* * *
Мы приземляемся в Монреале, но к монахиням отправляемся не сразу. Было бы жаль не осмотреться сначала, правда. Обожаю здешние рестораны. Повсюду шведский стол. Чтобы не сойти за обжору, делающего несколько подходов, я просто беру подносы с едой - целиком - и ставлю их на наш стол. Месье Поццо все еще не отказался от мысли научить меня приличным манерам - и вновь берется за мое воспитание:.
- Абдель, так не делается. Кроме того, ты толстеешь.
- Это только мускулы! Такие не у каждого есть…
- Верно подмечено.
- О нет, месье Поццо! Я чисто про Лоранс!
Мы взяли в аренду восхитительный бежевый "понтиак". Восхитительный - да, но тут полно таких. Тут вообще все одинаковое. Ну и пусть! Я ныряю в американскую мечту с канадским акцентом.
По дороге в монастырь босс просит притормозить и купить ему сигарет.

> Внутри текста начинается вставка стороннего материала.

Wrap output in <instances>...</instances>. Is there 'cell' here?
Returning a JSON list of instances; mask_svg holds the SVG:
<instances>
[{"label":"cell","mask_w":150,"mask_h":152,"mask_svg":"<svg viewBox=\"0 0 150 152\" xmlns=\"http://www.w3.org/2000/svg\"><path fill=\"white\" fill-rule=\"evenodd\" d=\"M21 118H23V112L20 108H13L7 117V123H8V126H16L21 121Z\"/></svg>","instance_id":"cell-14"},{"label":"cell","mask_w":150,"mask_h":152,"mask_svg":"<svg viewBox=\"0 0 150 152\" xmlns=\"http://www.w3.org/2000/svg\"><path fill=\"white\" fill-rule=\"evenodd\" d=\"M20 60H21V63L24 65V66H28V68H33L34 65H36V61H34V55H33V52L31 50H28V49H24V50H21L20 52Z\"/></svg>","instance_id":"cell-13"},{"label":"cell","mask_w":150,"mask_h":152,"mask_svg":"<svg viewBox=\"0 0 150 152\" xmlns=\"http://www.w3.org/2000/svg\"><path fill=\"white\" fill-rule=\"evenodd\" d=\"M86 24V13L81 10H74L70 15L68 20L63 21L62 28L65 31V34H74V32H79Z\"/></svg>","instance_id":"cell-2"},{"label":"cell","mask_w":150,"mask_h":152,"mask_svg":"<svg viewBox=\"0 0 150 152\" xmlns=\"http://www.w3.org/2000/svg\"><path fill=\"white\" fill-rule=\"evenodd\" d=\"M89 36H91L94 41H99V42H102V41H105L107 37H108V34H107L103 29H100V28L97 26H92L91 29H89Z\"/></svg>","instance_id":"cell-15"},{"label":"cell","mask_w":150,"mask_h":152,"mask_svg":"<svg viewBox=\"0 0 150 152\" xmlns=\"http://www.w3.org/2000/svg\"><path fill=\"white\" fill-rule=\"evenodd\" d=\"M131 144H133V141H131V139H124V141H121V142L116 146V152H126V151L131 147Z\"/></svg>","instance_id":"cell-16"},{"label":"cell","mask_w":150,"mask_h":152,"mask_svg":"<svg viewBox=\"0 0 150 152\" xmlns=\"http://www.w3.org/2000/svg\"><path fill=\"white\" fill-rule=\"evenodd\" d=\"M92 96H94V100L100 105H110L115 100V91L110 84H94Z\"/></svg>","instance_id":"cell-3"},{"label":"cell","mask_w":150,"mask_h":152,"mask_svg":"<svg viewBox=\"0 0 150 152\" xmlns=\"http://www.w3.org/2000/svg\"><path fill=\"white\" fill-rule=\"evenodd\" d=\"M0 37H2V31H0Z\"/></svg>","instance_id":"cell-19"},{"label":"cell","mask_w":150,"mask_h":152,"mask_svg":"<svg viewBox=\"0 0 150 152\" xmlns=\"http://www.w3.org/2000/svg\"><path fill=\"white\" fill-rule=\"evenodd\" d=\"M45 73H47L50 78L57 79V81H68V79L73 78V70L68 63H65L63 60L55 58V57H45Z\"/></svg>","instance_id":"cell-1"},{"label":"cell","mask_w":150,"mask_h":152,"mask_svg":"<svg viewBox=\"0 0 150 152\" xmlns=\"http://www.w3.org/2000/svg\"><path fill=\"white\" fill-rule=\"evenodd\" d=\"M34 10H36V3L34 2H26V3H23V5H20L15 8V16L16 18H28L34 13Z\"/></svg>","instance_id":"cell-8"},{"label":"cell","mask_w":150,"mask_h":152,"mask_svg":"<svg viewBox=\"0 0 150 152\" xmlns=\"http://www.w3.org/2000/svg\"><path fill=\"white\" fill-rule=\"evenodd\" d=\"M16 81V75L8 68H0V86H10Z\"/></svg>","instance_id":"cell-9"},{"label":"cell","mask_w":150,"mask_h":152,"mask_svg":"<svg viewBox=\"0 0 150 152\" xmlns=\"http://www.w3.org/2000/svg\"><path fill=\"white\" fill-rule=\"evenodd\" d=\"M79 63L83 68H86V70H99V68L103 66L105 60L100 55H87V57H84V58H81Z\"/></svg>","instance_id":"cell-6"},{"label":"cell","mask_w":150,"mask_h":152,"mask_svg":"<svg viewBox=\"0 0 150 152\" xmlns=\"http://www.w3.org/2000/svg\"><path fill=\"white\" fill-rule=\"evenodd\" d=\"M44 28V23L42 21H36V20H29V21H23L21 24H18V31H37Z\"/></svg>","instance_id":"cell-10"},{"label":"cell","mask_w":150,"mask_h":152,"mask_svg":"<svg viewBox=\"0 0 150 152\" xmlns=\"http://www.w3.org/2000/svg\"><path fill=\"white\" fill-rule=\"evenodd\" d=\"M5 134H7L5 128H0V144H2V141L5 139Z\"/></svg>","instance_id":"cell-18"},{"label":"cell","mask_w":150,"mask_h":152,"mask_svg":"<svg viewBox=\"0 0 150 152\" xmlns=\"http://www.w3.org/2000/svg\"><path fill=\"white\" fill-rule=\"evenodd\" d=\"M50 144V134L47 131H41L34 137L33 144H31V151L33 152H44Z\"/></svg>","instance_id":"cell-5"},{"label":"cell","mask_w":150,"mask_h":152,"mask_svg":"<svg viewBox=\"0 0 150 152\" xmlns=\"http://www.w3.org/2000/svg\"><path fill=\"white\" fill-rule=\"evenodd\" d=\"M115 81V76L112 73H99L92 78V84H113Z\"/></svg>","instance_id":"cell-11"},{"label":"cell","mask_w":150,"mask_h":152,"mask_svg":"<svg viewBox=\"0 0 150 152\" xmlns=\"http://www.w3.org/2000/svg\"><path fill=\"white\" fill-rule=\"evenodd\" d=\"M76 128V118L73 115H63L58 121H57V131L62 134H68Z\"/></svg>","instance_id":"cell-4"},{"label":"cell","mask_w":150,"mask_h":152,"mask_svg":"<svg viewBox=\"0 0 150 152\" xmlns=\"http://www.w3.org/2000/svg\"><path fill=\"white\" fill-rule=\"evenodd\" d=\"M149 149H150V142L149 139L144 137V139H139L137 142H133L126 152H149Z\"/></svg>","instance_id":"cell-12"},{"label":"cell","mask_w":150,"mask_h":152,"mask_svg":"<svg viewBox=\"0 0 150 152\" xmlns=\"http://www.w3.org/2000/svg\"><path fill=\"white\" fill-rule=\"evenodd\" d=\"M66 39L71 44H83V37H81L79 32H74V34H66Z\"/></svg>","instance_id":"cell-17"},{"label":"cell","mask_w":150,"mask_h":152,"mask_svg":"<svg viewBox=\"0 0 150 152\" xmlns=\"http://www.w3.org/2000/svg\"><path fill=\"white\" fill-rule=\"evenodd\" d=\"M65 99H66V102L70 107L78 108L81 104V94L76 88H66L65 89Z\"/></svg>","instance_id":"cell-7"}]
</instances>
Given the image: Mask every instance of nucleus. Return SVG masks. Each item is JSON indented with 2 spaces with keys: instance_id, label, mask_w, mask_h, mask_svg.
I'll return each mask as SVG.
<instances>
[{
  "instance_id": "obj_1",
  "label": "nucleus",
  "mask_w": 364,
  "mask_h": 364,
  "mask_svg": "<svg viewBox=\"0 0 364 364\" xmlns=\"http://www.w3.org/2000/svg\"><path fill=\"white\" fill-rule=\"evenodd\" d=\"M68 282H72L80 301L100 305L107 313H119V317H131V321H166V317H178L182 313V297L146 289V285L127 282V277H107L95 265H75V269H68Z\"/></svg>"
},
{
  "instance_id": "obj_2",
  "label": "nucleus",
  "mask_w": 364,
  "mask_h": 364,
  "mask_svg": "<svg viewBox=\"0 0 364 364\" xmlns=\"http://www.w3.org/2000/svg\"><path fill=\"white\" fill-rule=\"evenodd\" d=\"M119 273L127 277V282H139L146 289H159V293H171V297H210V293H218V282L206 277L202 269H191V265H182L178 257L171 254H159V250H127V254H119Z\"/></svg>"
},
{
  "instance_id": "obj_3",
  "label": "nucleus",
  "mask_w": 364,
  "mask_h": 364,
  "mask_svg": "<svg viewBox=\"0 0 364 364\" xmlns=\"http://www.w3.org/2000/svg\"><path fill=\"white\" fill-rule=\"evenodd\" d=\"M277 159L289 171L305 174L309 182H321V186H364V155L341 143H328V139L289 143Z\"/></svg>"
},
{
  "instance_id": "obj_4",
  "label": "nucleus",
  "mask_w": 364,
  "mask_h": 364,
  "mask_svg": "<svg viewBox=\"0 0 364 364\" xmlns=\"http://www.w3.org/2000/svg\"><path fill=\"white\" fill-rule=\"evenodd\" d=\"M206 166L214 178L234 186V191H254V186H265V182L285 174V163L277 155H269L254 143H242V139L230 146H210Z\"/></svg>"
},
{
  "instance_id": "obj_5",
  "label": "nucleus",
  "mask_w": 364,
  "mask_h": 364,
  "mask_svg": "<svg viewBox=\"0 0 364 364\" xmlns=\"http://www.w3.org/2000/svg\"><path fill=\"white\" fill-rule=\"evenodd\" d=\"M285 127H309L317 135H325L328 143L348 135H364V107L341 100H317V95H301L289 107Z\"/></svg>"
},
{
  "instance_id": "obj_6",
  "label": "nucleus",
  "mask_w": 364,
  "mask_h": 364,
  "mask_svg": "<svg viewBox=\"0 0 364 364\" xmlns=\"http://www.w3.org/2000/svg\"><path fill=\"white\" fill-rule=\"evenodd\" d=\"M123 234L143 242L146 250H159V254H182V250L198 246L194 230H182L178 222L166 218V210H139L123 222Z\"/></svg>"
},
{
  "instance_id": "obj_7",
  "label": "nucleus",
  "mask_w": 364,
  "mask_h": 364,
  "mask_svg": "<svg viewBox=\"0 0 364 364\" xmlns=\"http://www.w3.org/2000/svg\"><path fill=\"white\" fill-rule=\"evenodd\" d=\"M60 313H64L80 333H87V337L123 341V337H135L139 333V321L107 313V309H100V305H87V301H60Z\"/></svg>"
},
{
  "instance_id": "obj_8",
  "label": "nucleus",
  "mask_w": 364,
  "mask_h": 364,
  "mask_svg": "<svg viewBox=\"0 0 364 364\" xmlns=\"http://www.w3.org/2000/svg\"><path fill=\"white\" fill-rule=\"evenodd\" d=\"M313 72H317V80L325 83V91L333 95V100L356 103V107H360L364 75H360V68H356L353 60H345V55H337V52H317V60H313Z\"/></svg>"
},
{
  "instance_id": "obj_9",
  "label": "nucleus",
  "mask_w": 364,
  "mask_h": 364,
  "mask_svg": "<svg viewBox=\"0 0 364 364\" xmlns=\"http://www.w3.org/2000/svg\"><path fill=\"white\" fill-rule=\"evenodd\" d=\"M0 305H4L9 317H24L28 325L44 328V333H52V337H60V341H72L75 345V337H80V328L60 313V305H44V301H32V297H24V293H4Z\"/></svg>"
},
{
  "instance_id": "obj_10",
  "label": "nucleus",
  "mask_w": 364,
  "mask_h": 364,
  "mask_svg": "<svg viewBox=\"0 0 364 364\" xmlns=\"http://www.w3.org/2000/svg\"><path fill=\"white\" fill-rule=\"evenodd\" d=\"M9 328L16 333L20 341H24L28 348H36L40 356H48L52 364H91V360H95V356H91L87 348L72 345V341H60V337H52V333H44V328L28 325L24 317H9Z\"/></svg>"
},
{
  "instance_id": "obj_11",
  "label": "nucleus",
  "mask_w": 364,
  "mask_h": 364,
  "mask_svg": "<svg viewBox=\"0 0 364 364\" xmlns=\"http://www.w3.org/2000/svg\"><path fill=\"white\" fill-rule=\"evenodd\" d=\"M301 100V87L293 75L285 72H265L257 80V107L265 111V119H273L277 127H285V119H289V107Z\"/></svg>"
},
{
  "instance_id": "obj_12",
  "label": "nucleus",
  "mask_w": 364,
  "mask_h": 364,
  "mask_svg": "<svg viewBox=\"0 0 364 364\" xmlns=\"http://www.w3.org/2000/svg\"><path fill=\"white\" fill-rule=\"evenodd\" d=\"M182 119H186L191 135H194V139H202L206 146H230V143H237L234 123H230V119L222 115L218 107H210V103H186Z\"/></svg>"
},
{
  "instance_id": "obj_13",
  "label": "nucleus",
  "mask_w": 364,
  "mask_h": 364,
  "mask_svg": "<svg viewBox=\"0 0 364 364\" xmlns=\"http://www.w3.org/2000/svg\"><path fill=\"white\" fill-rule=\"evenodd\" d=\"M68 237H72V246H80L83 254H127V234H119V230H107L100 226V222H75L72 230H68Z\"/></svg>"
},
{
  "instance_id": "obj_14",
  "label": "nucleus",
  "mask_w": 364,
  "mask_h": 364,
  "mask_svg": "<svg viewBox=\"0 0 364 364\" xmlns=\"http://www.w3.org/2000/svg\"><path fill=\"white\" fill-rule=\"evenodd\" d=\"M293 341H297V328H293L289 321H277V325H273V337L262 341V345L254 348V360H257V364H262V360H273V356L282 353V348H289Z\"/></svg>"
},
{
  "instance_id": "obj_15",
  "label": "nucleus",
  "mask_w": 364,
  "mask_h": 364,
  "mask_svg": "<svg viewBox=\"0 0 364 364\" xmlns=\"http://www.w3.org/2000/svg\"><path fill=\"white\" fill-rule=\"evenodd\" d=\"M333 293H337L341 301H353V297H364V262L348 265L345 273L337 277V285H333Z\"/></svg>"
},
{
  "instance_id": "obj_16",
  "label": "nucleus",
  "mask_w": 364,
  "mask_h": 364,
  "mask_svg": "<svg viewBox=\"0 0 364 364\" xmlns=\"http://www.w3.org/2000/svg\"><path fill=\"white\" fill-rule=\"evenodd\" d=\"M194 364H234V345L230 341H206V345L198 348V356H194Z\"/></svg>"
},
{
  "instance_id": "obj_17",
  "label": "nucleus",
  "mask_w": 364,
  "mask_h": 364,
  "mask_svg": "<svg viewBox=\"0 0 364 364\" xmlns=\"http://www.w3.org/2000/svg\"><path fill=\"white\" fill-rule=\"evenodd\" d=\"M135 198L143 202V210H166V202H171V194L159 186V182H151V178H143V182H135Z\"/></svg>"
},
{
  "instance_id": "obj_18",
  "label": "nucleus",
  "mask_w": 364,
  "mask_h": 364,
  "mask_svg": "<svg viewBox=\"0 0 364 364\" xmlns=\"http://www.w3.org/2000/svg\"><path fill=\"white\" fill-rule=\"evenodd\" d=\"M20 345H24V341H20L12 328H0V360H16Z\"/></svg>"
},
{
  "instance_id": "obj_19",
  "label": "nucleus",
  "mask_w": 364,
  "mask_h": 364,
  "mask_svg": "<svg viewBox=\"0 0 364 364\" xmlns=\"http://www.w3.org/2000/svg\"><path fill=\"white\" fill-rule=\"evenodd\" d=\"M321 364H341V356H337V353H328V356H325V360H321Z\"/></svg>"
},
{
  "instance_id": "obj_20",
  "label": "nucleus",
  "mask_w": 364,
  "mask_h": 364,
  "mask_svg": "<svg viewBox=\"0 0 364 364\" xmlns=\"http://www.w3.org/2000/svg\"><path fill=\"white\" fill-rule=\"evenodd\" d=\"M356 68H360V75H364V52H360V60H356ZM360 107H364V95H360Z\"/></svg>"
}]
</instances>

Он боится, что там, куда мы едем, их не окажется. Я немного за него волнуюсь.
- Если у вас кончатся сигареты, я съезжу и куплю еще, не страшно!
- Абдель, попав туда, мы уже никуда не будем ездить. Мы подчинимся ритму монастырской жизни и будем следовать уставу - до тех пор, пока программа не завершится.
- Программа? Какая еще программа?! И что, мы целую неделю не будем выходить из гостиницы?
- Не из гостиницы. Из монастыря.
- Ну, это одно и то же! Итак, сколько пачек?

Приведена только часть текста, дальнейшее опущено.